Pernah suatu kali dalam acara parenting, saya bertanya mungkin tidak kita menjadi orangtua yang berotoritas, namun tetap menyenangkan. Hahaha...sebuah idealisme yang tentu saja susah untuk dicapai.

Namun terlepas dari itu, setidaknya kita sebagai orangtua harus belajar untuk tetap berotoritas namun tetap menyenangkan. Dari film inilah, saya mendapat jawaban salah satu cara untuk mencapai idealisme tersebut.

Ya, Yes Day adalah caranya. Dalam film ini, saran untuk melakukan Yes Day diberikan oleh Mr. Deacon, seorang konselor dan guru olahraga di sekolah Katie dan Nando.

Sepulang dari sekolah, Mr dan Mrs Torres sepakat untuk mengeksekusi Yes Day. Aneka rupa kehebohan terjadi pada hari Yes Day. Di sini saya melihat ada upaya win-win solution dari Mr. Torres.

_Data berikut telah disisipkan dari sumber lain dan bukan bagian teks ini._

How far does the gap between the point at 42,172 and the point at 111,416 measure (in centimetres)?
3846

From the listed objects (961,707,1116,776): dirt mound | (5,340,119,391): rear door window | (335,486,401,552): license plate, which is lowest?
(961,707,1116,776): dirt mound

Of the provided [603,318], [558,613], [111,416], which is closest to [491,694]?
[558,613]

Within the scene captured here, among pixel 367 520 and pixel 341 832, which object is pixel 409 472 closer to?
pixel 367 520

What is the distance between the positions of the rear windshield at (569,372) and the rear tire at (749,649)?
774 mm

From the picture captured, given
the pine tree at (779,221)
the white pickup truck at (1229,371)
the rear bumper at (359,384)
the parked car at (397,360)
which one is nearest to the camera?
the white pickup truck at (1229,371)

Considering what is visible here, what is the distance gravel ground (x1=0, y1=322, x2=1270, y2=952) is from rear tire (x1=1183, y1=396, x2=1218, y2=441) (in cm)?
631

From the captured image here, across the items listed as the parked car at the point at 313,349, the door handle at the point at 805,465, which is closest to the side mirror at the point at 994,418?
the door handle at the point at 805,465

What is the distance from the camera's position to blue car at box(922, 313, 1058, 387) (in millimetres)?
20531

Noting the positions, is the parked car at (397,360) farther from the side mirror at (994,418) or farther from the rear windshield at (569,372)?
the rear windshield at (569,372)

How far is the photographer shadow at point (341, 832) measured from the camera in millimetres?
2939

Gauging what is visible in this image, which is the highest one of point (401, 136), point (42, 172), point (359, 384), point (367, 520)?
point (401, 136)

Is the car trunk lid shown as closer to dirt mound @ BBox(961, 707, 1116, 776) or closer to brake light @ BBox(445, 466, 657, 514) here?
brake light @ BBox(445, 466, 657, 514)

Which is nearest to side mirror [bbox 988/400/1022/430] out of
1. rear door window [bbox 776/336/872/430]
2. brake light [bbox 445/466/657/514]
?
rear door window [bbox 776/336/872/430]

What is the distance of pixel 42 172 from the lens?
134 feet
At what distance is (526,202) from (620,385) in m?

Saya tak akan menceritakan isi film ini. Yang pasti pada akhirnya, mereka berhasil menjadi orangtua yang menyenangkan, namun tetap bertanggung-jawab.

Mengenal "Yes Day"

Yes Day adalah hari di mana anak bebas melakukan sesuatu tanpa dilarang ini dan itu. Tentu sudah ada aturan dasarnya. 

Dalam hari ini, sebisa mungkin orangtua tidak mengatakan "No", sebaliknya akan mengiyakan dengan "Yes".

Berhubung saya juga banyak merasa bersalah karena mengekang anak dan cerewet dalam banyak hal, maka saya praktekkan Yes Day ini.

Jadi, sebelum PPKM darurat kami pergi ke suatu villa di Lembang. Saya katakan kepada anak-anak bahwa ini saatnya bersenang-senang. 

Harapan saya, liburan kali ini anak-anak benar-benar melepas stres. Begitu sampai, anak-anak langsung senang karena villanya sesuai dengan harapan. 

Si Sulung bolak-balik memeluk saya, "Thank you, Mama!" (harap maklum anak-anak kurang piknik).

Kemudian masuk villa mereka antusias melihat tangga. Ya ampun, saya sampai heran wong di rumah juga ada. Hmmm... ternyata beda dong! 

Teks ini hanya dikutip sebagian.